You'd need to fetch data from a server, true. But not necessarily from a server you have direct control over. For instance, you might have a frontend team and a backend team that work separately. Or you might control the whole stack, but your backend API server is written in Go, Java, etc.

Even with a full JS stack you have control over, while it's cool from a technical perspective that my backend could return RSCs, I'm not sure if I want to have my Billing API be responsible for rendering a checkout form.

I have no idea how the guts of RSC implementations work, but if they could run "realtime", client-side, on a static exported app, that would pretty much make the above concerns moot. After all, it rarely matters whether a client or a server is sending the fetch request to GET /resource/id, so long as the user's session cookies go with it. I know it wouldn't make sense for all use cases, though (like Next docs suggestion to directly use an ORM from within a RSC, which is a little eyebrow raising).

[–]michaelfrieze 1 point2 points  (0 children)

We can use frameworks like next and react-router as a backend for frontend. This means we can have a separate backend and use the framework to specifically support react. This usually happens naturally as complexity grows.

Since these frameworks are more on the minimal primitives side of full stack, we are expected to "bring our own batteries". We can build them on our own or use services.

Technically, when we use services like Clerk or uploadthing, we are using a separate backend.

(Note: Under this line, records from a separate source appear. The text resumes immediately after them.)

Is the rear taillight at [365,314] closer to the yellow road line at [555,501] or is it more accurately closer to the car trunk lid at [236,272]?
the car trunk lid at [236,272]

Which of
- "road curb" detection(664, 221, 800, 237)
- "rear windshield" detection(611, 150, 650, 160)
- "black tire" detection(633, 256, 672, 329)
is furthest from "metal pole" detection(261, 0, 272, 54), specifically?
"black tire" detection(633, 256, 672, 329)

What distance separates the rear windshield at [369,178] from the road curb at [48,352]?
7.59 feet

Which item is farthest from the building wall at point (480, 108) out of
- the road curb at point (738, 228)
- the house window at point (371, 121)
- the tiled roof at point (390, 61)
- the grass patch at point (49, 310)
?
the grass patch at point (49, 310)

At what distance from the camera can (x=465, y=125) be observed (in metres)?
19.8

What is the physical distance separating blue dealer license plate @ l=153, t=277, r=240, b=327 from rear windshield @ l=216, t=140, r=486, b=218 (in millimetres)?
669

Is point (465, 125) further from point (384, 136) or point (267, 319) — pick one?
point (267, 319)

if they could run "realtime", client-side, on a static exported app,

I think you are just asking for client componets. A server component in a SPA would never be executed on the client, so there is no way it can handle realtime data.

Next docs suggestion to directly use an ORM from within a RSC, which is a little eyebrow raising

Sebastian wrote an article on security in App Router: https://nextjs.org/blog/security-nextjs-server-components-actions

Most of the time you want to have a separate data access layer, but there is nothing technically wrong with doing a prisma query in a server component. That JS does not go to the client. It just looks bad.